(EXTRAIT DE LA PAGE)
* * * * *

Bulletin Vert n°480
janvier — février 2009

André Revuz et l’APMEP à travers le Bulletin Vert de 1937 à 2008

J’ai connu André Revuz il y a plus de soixante-dix ans et j’ai eu avec lui tout au long de sa vie de nombreuses rencontres et des entretiens animés et féconds mettant en évidence combien il dominait les mathématiques contemporaines et les problèmes que posait leur enseignement. Je m’associe donc pleinement à l’hommage unanime qui lui a été rendu le 31 octobre dernier.

Son nom apparaît dans le bulletin dès 1937 sur la liste des agrégés de mathématiques, puis dans le n° 180, déc 56, dans un article «  Espaces projectifs  » suite à une des conférences (IHP, 31 mai 56) organisées à Paris à la demande de l’APMEP par la SMF à l’intention de tous les professeurs (parisiens). La plupart des mathématiciens de la Sorbonne ont donné une conférence et André a joué un rôle moteur dans ce dispositif, la publication dans le Bulletin permettant une information des provinciaux. L’objectif de ce cycle de conférences était de former à la mathématique contemporaine telle qu’on la présentait désormais dans les facultés à la suite de Bourbaki, les collègues qui avaient obtenu leur licence dix, vingt, voire trente ans auparavant.

Le n° 183 (jan 57) donne un deuxième exposé « Espaces euclidiens et espaces métriques » puis le no 196 (jan 59) et le 198 un troisième en deux parties (Théorie de l’intégration).

André est élu au comité de l’APMEP en mai 58 et il entre aussitôt au bureau comme vice président (conférences, enseignement supérieur). Il faut noter que jusqu’alors le comité compte des enseignants du second degré et de classes préparatoires, dont de futurs inspecteurs généraux, mais ne comporte pas d’universitaires ; André, qui est alors professeur à la faculté des sciences de Poitiers, est le premier d’une longue suite.

Le n° 201 (oct 59) renferme un article dont le titre reflète bien la pensée de l’auteur : « Le langage simple et précis des mathématiques modernes » destiné aux professeurs d’école normale en formation à l’E.N.S. de St-Cloud ; il y écrit :

"Les mathématiques modernes ne s’opposent pas aux mathématiques classiques : il est de la mature même des mathématiques de ne se renier jamais. D’une conception à l’autre, il y a pourtant de grands changements. En mathématiques classiques, les chapitres sont classés d’après la nature des « objets » étudiés : arithmétique, géométrie, mécanique, … Les mathématiques modernes mettant l’accent sur les modes de raisonnement y trouveront le critère de classement par les structures.

* * * * *

(DONNÉES FOURNIES)
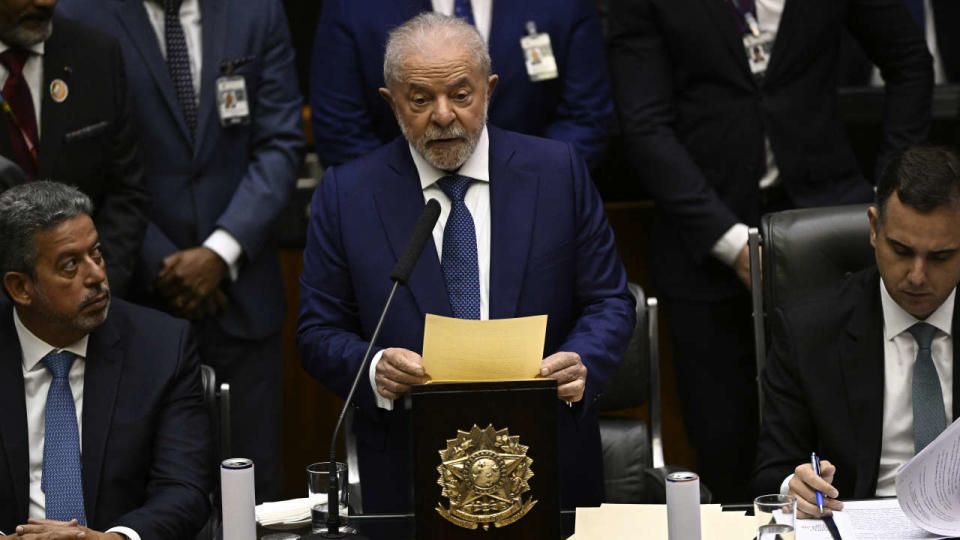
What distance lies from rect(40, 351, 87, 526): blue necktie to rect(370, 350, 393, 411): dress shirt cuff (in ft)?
2.23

* * * * *

(CONSIGNES)
**1)** Selon le texte sur André Revuz et l'APMEP, dans quelle faculté André Revuz enseignait-il au moment de son élection au comité ?
**2)** Prolongez le texte sur André Revuz et l'APMEP à partir de sa dernière phrase.

(CORRIGÉ)
**1)** À la faculté des sciences de Poitiers.

**2)**
Un premier avantage de cette conception est l’économie de pensée qu’elle permet. Le langage des mathématiques modernes, aussi surprenant qu’il puisse paraître à qui l’entend pour la première fois, présente l’avantage d’exprimer des notions très simples. Ce vocabulaire, maintenant bien fixé et support de notions courantes, peut-il être introduit avec profit dans l’enseignement élémentaire ? la question mérite d’être étudiée par ceux qui enseignent, l’expérience pédagogique devant décider."

En 1960 André assure un cycle complet de conférences à l’attention des collègues du second degré. Avec son épouse Germaine, il rédigera les trois volumes du Cours de l’APM, ouvrage de base enrichi de nombreux exercices, pour tous les membres de l’association qui y souscriront en masse : 1962 : I Groupes, Anneaux, Corps ; 1963 : II Espaces vectoriels ; 1966 : III Éléments de topologie.

Entre temps, il a été élu en mai 1960 et pour deux ans Président de l’APM : dans son premier rapport d’activité en 61, il se réjouit d’avoir vu en un an le nombre d’adhérents passer de 3 000 à 3 500 et déclare : le moment est venu de donner à l’APM une structure qui lui permette de décupler son activité et de la mettre à même de faire face aux problèmes de tous ordres que le développement à escompter de l’enseignement scientifique va lui poser dans les prochaines années.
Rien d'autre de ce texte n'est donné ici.